Pressupõe-se que a interpretação da nota deve ser consensual entre quem informa e quem é informado. Para ser informadora, o diálogo, a partir dela, entre professor e aluno, deve ter em vista a melhoria da aprendizagem e do ensino, sem abstrair das conseqüências sociais, políticas e cognitivas – que implicam também as variáveis psicológicas, tais como: auto-estima, crenças de auto-eficácia, motivação para aprender.

A nota não pode ser nem uma nota medida que apenas satisfaz uma burocracia escolar de preenchimento de cadernetas, que não diz nada sobre o objeto medido, que é o aprendizado, e nem como foi estabelecida; nem pode ser uma nota-mensagem-negociação, que pouco diz sobre o que quer dizer, e nasce apenas de uma relação de poder que se estabelece em sala de aula. Na prática escolar, para que o aluno não fique abaixo da média, passa-se um trabalho para resolver a situação, e ele tem um valor. Um valor arbitrário. Arbitrado pelo professor (HADJI, 1994). Como diz esse autor “para ser um ato de comunicação útil, a avaliação deve retornar a ligação com o produtor e dizer-lhe alguma coisa acerca da sua produção que lhe permita progredir com vista a melhores produções”. E isso se estende à nota.

É importante que se valorize o processo mais que o produto. Por ser um instrumento de comunicação, o produto deve retornar ao produtor para que se auto-avalie, buscando superar as defasagens encontradas pelo avaliador. Desse modo, a avaliação será o elemento de comunicação permanente entre o professor e alunos, que devem dialogar sobre suas produções: ensino e aprendizagem.

A validade da nota só existirá se ela constituir um momento de diálogo ou um desafio a vencer, tanto para o aluno como para o professor e, para ser o mais objetiva possível, ela corresponderá a “um padrão mínimo de conhecimento, habilidade e hábitos que o educando deverá adquirir, e não uma média mínima de notas, como ocorre hoje na prática escolar” (LUCKESI, 2000, p. 96). Ou seja, é preciso objetivar o que se quer medir. E medir, em avaliação,

significa comparar o objeto real (aluno-aprendizagem) com outro considerado ideal (objetivos educacionais) para um determinado momento, “porque avaliar não é pesar um objeto que pudéssemos isolar no prato de uma balança. É preciso apreciar este objeto em relação à outra coisa que não ele próprio” (HADJI, 1994, p. 106, grifos nossos).

Uma medição pressupõe a existência de uma quantidade, muito embora a recíproca não seja verdadeira. Ou seja, nem sempre a existência de uma qualidade que varia segundo uma quantidade é passível de medida. Entretanto, isso tem mais um caráter histórico que absoluto (CARAÇA, 2002). Isto nos faz lembrar que o objeto de estudo da avaliação (processo ensino- aprendizagem) é variável. O que nos faz pensar em estudar essa variação num determinado momento desse processo.

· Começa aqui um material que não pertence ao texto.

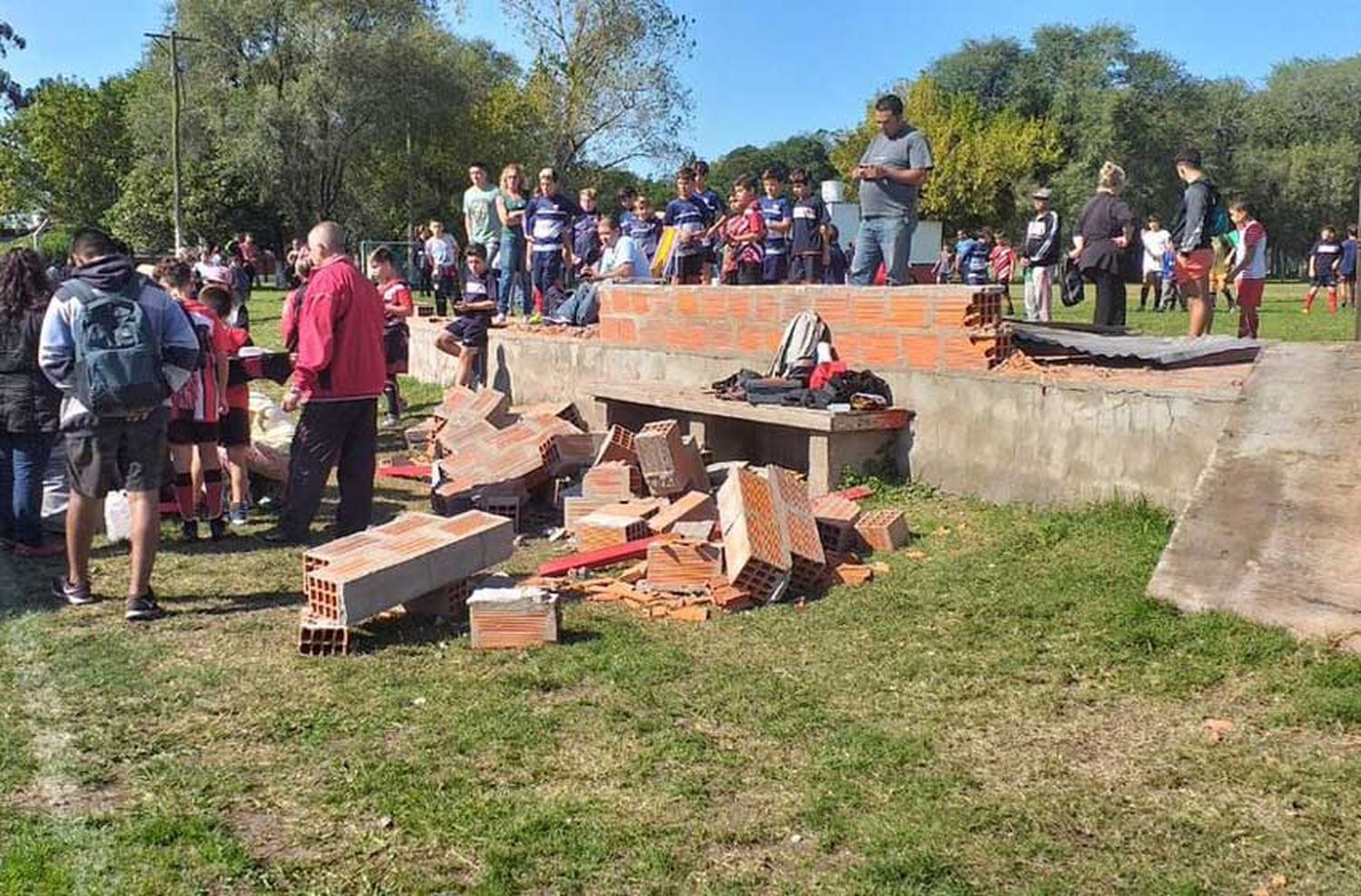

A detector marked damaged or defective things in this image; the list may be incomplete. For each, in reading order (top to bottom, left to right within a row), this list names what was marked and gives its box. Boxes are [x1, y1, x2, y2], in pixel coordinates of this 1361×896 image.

cracked concrete wall [408, 323, 1234, 515]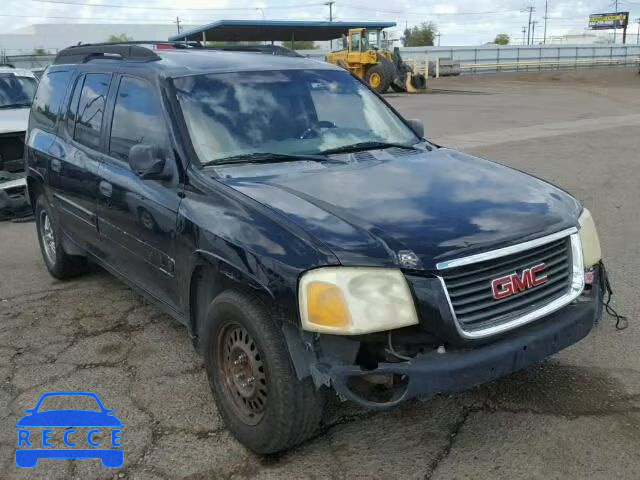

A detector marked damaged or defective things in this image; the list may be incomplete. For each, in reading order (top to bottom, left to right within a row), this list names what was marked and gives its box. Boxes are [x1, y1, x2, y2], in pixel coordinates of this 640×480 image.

damaged front bumper [312, 276, 604, 406]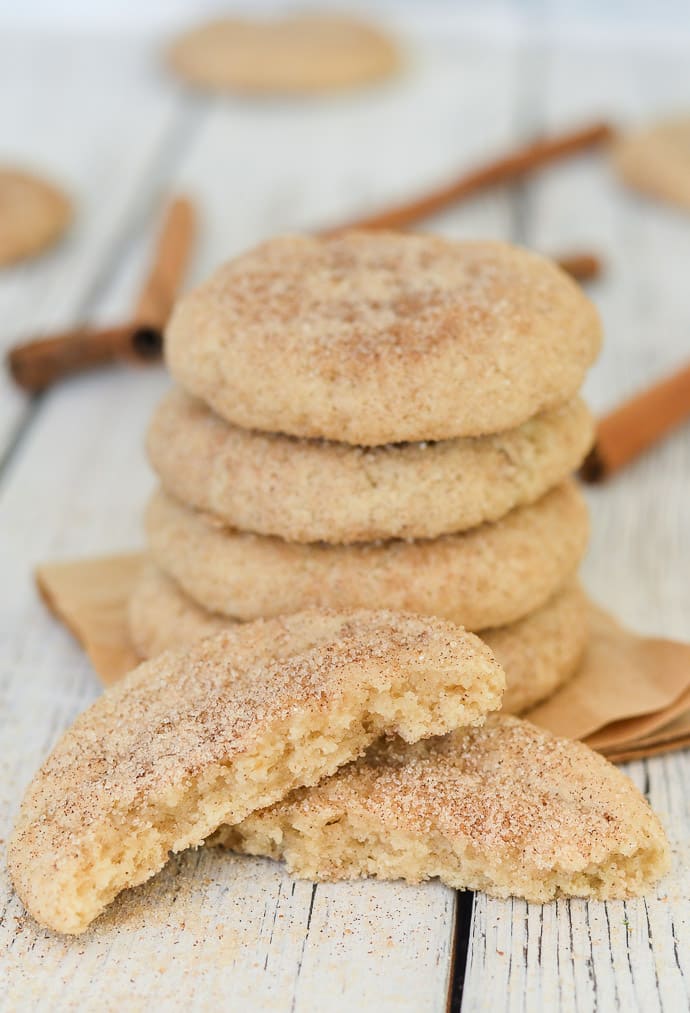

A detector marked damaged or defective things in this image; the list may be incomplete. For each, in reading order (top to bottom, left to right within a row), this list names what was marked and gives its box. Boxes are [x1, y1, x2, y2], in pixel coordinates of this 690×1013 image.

broken cinnamon stick piece [320, 120, 616, 232]
broken cinnamon stick piece [6, 195, 193, 393]
broken cinnamon stick piece [579, 360, 688, 482]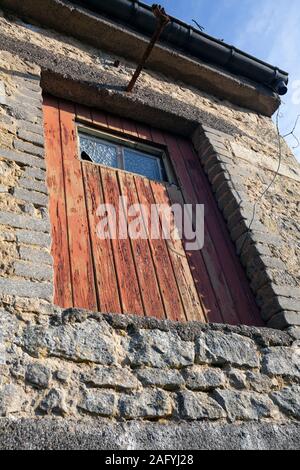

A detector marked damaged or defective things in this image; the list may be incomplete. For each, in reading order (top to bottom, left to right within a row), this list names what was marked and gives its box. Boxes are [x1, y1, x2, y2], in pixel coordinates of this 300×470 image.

rusty metal bracket [125, 3, 170, 92]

Caraça (2002, p. 109, grifo do autor) afirma que para medir uma variação de uma quantidade é necessário “que cada estado possa ser obtido, por adição, a partir de outros estados, e que essa adição seja comutativa e associativa. Tomando então um desses estados, convenientemente escolhido, para unidade, a medição faz-se comparando cada estado com aquele que se tomou como unidade”.

Se pensarmos no modelo ideal, composto dos objetivos educacionais planejados para o estudante relativos à sua aprendizagem em Matemática, como unidade, poderemos a partir de uma comparação, num determinado momento, calcular o quanto aquilo que é observável e variável do aluno (a sua aprendizagem) corresponde ao modelo (tomado como unidade). Para traduzirmos essa medida em um número, daremos a ela um percentual do observado em relação ao ideal. Daí pode surgir uma nota.

Devemos ter claro que a avaliação que defendemos não se compromete com a classificação decorrente de se estabelecer uma nota para o aluno. Contudo, acreditamos que uma mudança no campo da avaliação, fruto de reflexões sobre o uso que se tem feito dos resultados dos processos avaliativos escolares, pode-se iniciar a partir de um simples ato de mudar a forma de dar a nota, fugindo às médias de pontos decorrentes de provas, trabalhos escolares e do comportamento dos alunos em sala de aula.